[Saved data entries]

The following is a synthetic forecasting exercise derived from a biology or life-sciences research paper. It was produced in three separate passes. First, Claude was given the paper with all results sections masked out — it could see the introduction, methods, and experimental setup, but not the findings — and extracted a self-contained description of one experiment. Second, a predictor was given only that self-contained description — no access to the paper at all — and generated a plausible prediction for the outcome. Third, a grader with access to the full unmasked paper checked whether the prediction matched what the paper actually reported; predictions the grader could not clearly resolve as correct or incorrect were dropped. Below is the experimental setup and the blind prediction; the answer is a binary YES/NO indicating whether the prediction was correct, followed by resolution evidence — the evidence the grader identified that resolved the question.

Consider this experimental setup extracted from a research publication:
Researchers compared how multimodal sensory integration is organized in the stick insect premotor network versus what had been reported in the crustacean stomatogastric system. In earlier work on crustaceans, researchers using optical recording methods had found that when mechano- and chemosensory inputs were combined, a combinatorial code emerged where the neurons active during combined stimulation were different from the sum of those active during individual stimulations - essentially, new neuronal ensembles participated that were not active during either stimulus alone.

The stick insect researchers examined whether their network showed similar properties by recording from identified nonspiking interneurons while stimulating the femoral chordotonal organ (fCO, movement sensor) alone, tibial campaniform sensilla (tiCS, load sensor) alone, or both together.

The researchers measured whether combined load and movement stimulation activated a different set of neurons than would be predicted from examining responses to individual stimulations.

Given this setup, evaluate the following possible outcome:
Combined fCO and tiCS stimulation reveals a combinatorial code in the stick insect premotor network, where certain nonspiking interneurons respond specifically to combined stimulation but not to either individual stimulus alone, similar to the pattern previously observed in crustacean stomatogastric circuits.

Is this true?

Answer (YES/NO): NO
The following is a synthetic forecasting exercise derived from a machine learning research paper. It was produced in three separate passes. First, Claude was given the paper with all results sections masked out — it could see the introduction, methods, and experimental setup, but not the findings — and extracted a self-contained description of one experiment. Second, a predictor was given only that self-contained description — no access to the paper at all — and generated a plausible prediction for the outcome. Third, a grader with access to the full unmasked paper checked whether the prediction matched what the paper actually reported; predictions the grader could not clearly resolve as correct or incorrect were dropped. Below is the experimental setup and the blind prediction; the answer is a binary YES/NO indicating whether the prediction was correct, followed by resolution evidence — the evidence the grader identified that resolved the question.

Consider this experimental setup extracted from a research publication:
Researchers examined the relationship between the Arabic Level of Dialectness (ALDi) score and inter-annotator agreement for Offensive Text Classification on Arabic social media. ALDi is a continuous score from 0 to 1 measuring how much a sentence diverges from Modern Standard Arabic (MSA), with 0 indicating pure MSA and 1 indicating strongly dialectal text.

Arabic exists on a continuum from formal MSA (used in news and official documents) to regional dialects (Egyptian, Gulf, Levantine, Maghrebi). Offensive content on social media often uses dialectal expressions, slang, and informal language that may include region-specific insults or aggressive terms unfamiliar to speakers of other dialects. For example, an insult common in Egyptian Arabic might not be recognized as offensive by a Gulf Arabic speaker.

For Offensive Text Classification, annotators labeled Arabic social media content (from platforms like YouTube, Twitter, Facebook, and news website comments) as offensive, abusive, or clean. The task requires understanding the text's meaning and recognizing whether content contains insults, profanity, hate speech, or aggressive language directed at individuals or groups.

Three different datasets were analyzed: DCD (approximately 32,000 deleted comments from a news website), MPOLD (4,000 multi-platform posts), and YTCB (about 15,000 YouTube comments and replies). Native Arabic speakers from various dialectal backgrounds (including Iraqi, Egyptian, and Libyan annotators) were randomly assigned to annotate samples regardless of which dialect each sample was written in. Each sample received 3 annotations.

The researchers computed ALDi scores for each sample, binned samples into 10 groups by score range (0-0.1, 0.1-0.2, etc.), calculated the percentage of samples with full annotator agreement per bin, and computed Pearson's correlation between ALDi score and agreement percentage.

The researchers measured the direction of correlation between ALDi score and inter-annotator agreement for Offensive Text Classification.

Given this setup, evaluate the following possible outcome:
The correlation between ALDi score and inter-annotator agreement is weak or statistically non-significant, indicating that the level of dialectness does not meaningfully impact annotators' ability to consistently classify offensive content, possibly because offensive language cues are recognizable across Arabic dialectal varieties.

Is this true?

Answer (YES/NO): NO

Aim of the task: Retype every entry word for word.

Written answer:
The following is a synthetic forecasting exercise derived from a biology or life-sciences research paper. It was produced in three separate passes. First, Claude was given the paper with all results sections masked out — it could see the introduction, methods, and experimental setup, but not the findings — and extracted a self-contained description of one experiment. Second, a predictor was given only that self-contained description — no access to the paper at all — and generated a plausible prediction for the outcome. Third, a grader with access to the full unmasked paper checked whether the prediction matched what the paper actually reported; predictions the grader could not clearly resolve as correct or incorrect were dropped. Below is the experimental setup and the blind prediction; the answer is a binary YES/NO indicating whether the prediction was correct, followed by resolution evidence — the evidence the grader identified that resolved the question.

Consider this experimental setup extracted from a research publication:
Researchers compared how multimodal sensory integration is organized in the stick insect premotor network versus what had been reported in the crustacean stomatogastric system. In earlier work on crustaceans, researchers using optical recording methods had found that when mechano- and chemosensory inputs were combined, a combinatorial code emerged where the neurons active during combined stimulation were different from the sum of those active during individual stimulations - essentially, new neuronal ensembles participated that were not active during either stimulus alone.

The stick insect researchers examined whether their network showed similar properties by recording from identified nonspiking interneurons while stimulating the femoral chordotonal organ (fCO, movement sensor) alone, tibial campaniform sensilla (tiCS, load sensor) alone, or both together.

The researchers measured whether combined load and movement stimulation activated a different set of neurons than would be predicted from examining responses to individual stimulations.

Given this setup, evaluate the following possible outcome:
Combined fCO and tiCS stimulation reveals a combinatorial code in the stick insect premotor network, where certain nonspiking interneurons respond specifically to combined stimulation but not to either individual stimulus alone, similar to the pattern previously observed in crustacean stomatogastric circuits.

Is this true?

Answer (YES/NO): NO
The following is a synthetic forecasting exercise derived from a machine learning research paper. It was produced in three separate passes. First, Claude was given the paper with all results sections masked out — it could see the introduction, methods, and experimental setup, but not the findings — and extracted a self-contained description of one experiment. Second, a predictor was given only that self-contained description — no access to the paper at all — and generated a plausible prediction for the outcome. Third, a grader with access to the full unmasked paper checked whether the prediction matched what the paper actually reported; predictions the grader could not clearly resolve as correct or incorrect were dropped. Below is the experimental setup and the blind prediction; the answer is a binary YES/NO indicating whether the prediction was correct, followed by resolution evidence — the evidence the grader identified that resolved the question.

Consider this experimental setup extracted from a research publication:
Researchers examined the relationship between the Arabic Level of Dialectness (ALDi) score and inter-annotator agreement for Offensive Text Classification on Arabic social media. ALDi is a continuous score from 0 to 1 measuring how much a sentence diverges from Modern Standard Arabic (MSA), with 0 indicating pure MSA and 1 indicating strongly dialectal text.

Arabic exists on a continuum from formal MSA (used in news and official documents) to regional dialects (Egyptian, Gulf, Levantine, Maghrebi). Offensive content on social media often uses dialectal expressions, slang, and informal language that may include region-specific insults or aggressive terms unfamiliar to speakers of other dialects. For example, an insult common in Egyptian Arabic might not be recognized as offensive by a Gulf Arabic speaker.

For Offensive Text Classification, annotators labeled Arabic social media content (from platforms like YouTube, Twitter, Facebook, and news website comments) as offensive, abusive, or clean. The task requires understanding the text's meaning and recognizing whether content contains insults, profanity, hate speech, or aggressive language directed at individuals or groups.

Three different datasets were analyzed: DCD (approximately 32,000 deleted comments from a news website), MPOLD (4,000 multi-platform posts), and YTCB (about 15,000 YouTube comments and replies). Native Arabic speakers from various dialectal backgrounds (including Iraqi, Egyptian, and Libyan annotators) were randomly assigned to annotate samples regardless of which dialect each sample was written in. Each sample received 3 annotations.

The researchers computed ALDi scores for each sample, binned samples into 10 groups by score range (0-0.1, 0.1-0.2, etc.), calculated the percentage of samples with full annotator agreement per bin, and computed Pearson's correlation between ALDi score and agreement percentage.

The researchers measured the direction of correlation between ALDi score and inter-annotator agreement for Offensive Text Classification.

Given this setup, evaluate the following possible outcome:
The correlation between ALDi score and inter-annotator agreement is weak or statistically non-significant, indicating that the level of dialectness does not meaningfully impact annotators' ability to consistently classify offensive content, possibly because offensive language cues are recognizable across Arabic dialectal varieties.

Is this true?

Answer (YES/NO): NO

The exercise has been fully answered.